By the end of the ninth month in the fiscal year, the variance for each category is as follows:

  • For personnel, the expected used amount is 300,000/12*9 = 225,000, remainder $75,000, but still $125,000 remains. Therefore, variance is +50,000.
  • For overtime, the expected used amount is 50,000/12*9 = 37,500, remainder $12,500, but actual remainder is $0. Therefore, variance = -12,500.
  • For supplies, the expected used amount is 18,000/12*9 = 13,500, remainder $4,500, but actual remainder is $1,500. Therefore, variance is -3,000.
  • For travel, the expected used amount is 1000/12*9 = 750, remainder $250, but actual remainder is $700. Therefore, variance is +450.
  • For equipment, the expected used amount is 5000/12*9 = 3,750, remainder $1,250, but actual remainder is $0. Therefore, variance is -1,250.
  • For staff education, the expected used amount is 1,000/12*9 = 750, remainder $250, but actual remainder is $400. Therefore, variance is +150.

The calculations of variance above indicate several cases of being over the budget in expenditure at the intensive care unit. Being over the budget means exceeding the budgeted allocation at a particular point in the fiscal year. Such situations were evident in the areas of equipment, supplies, and overtime in the case study.
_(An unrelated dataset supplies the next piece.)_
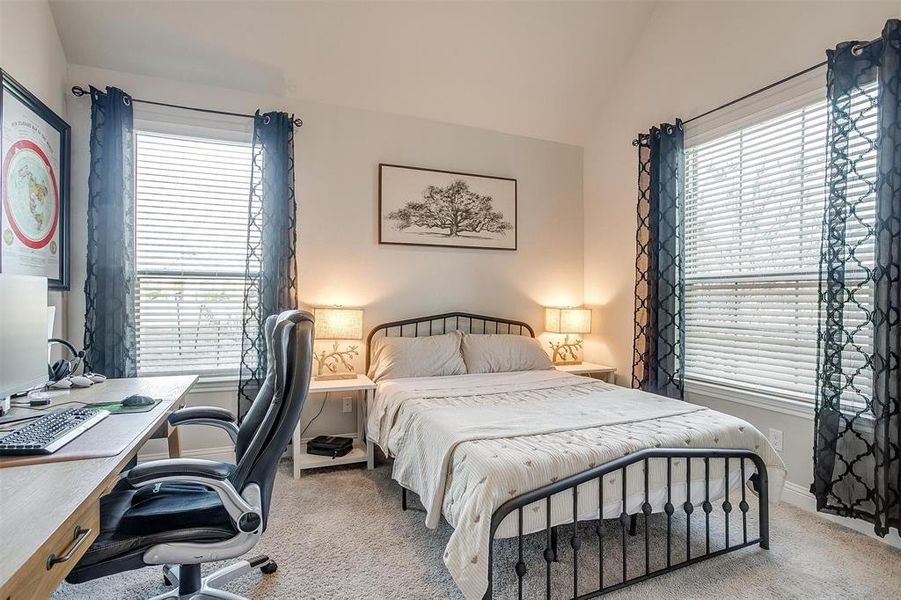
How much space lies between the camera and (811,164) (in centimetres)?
262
Factors that could have contributed to the situations of being over the budget in these areas of activities and needs in the intensive care unit’s operations include (Adam & Lindahl, 2017):

  • Unexpected/unforeseen and unplanned costs and expenditure needs early in the fiscal year
  • Unexpected changes in the scope of needs and expenditure needs (expanded scopes of needs/expenditure)
  • The management’s underestimation of complexities and difficulties of projects
  • Unrealistic estimates of cost/needs in the areas on the part of the management

As the intensive care unit enters the fourth quarter of the fiscal year in its operations, it shall need to take some steps to adjust the budget and allow adequate fulfillment of all the expenditure needs that could arise in that period. This is especially the case in the context of the four issues above and the fact that some of the areas of expenditure are already over the budget. Some of the steps that the unit’s management could take to adjust the budget are:

  • Limiting expenditure across the areas of needs or activities in its operations to the minimum necessary
  • Deferring the aspects of expenditure that are not vital or critical to the upcoming fiscal year
  • Reallocating the amounts remaining among the areas of need in the remaining quarter based on considerations of urgency, immediacy, and acuteness of need.



Adam, A., & Lindahl, G. (2017). Aggregation of factors causing cost overruns and time delays in large public construction projects: Trends and implications. Engineering Connections and Architectural Management 24(3): 40-56.

American Nurses Association (ANA) (2015). Nursing: Scope and Standards of Practice. Silver Springs, MD: American Nurses Association.

Yoder-Wise, P. (2015). Leading and Managing in Nursing (6th Ed.). St. Louis, MO: Elsevier/Mosby.